Hellinger started getting serious with his guitar playing when he got his first job as a professor at St. Olaf College in the late ‘70s. He could not pick up music by ear until he came to St. Louis in 1979, after becoming an international relations professor at Webster.

He started going to jam sessions in places like The Focal Point in Maplewood, where he played music with others, which helped him learn to play music by ear. Hellinger calls the jam sessions “an organized disorganization.” He said he noticed that there were a lot of guitars at the jams, so around 15 to 20 years ago, he decided to learn to play the mandolin. He thinks it is his best instrument.

“I think I got pretty good. There’s always people better than you in town that you can learn from,” he said.

He said he plays the mandolin 90 percent of the time in one of his bands, Maple Jam. He began playing in Maple Jam around 12 or 13 years ago. Hellinger and the other three band members met at a jam that was held in Maplewood, which explains the name.

Hellinger started his second band, Sutton Street Shuffle, around five years ago. He also met the other two band members at a jam and invited them to play with him. They rotate an extra musician depending on the venue they are playing. Along with playing the guitar and mandolin, he also plays the fiddle with Sutton Street Shuffle — which he learned how to play around six years ago.

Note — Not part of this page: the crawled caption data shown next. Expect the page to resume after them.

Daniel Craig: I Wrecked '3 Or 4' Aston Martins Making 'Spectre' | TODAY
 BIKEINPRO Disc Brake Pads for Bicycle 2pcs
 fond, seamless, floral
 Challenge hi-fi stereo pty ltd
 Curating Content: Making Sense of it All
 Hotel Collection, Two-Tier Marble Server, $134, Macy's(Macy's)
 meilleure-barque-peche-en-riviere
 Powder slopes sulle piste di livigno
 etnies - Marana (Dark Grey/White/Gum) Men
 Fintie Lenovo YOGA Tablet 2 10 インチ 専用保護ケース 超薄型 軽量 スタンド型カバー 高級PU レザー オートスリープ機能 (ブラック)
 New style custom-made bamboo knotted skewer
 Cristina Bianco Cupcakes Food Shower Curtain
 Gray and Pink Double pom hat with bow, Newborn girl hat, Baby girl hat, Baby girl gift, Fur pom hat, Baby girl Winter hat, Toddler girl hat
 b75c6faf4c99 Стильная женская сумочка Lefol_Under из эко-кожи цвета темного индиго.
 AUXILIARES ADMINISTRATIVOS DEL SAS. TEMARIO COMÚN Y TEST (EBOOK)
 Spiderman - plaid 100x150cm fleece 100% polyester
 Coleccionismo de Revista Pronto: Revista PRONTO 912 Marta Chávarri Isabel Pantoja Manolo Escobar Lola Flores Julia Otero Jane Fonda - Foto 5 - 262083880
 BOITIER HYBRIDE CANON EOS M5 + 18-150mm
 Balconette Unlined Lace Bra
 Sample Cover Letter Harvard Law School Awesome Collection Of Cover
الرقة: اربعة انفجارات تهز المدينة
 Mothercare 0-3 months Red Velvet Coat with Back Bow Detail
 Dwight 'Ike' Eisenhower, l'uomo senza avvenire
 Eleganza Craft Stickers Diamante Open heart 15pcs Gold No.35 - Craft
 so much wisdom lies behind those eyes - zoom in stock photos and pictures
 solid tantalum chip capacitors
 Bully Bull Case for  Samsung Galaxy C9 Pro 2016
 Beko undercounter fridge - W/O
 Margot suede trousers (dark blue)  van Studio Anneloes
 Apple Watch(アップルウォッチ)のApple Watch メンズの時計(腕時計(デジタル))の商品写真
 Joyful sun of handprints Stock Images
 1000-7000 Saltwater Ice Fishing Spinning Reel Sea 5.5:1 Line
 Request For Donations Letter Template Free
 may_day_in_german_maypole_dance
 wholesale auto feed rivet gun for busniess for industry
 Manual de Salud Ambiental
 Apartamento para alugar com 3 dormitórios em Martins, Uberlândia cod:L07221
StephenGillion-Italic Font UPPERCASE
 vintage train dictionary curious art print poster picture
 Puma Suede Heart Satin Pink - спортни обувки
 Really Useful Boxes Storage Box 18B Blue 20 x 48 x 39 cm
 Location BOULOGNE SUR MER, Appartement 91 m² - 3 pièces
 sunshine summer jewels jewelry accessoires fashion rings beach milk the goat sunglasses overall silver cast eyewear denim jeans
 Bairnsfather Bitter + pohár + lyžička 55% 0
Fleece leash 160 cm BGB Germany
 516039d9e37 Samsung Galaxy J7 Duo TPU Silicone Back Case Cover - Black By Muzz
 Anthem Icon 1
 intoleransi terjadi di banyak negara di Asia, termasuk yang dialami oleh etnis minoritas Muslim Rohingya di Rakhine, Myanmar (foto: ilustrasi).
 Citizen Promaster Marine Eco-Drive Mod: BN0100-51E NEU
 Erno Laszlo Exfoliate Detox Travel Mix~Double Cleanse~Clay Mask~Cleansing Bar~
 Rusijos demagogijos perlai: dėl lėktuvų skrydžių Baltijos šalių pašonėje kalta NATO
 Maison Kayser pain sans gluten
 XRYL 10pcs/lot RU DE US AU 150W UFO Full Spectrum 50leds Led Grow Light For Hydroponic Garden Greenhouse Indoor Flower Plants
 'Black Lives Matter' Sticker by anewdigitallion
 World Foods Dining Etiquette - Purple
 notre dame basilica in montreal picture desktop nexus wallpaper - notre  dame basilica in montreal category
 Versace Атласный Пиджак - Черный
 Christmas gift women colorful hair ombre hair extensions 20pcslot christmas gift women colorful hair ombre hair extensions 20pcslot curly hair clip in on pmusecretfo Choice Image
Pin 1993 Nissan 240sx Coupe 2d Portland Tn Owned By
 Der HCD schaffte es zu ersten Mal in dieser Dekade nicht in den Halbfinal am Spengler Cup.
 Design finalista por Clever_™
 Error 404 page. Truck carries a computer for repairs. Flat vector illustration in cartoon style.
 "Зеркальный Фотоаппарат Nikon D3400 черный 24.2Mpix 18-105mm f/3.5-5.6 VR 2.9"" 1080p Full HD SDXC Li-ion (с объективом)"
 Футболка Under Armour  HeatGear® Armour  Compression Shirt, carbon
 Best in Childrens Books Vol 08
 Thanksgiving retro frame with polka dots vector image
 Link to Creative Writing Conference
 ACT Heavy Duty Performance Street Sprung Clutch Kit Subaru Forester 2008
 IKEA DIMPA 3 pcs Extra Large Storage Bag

His latest performance was with Sutton Street Shuffle at Evangeline’s Bistro and Music House. All the tables but one were filled in the dimly-lit room. They performed covers of traditional songs in the Americana genre. They also “shuffle” their instruments, where the players switch the instruments they’re playing with each other or just pick up a different instrument to play.

“It keeps it new,” said Sutton Street Shuffle member Adrienne Burke. “No moss grows on us.”

One of the audience members who was tapping her feet with the music was Hellinger’s wife, Joanne Eng-Hellinger.  She said she enjoys listening to bluegrass, classical music and jazz, and Sutton Street Shuffle offers all of those.

She usually goes to the performances when Dan Hellinger is there for the first time; after that, “I’ve heard the repertoire,” she said laughing. “For Dan, this is a release from a typical day on campus,” Eng-Hellinger said. She said Dan Hellinger practices for at least an hour a day.

He said he enjoys playing music and that if he wasn’t a college professor, he’d probably try to be a professional musician. He said one of the benefits of playing an instrument like the mandolin is its portability, since he travels a lot to places like Venezuela for research. Most places he goes, he can readily play it along with someone else and move into the culture better.

When he retires from teaching, he would like to put more emphasis on learning more songs. He compares playing music to learning a foreign language.

“When you start out, it’s just work. It’s learning and you got to have dedication and fight your way through the frustration,” he said. “But once you get it, it’s a pleasure to be able to play it and be able to enjoy it.”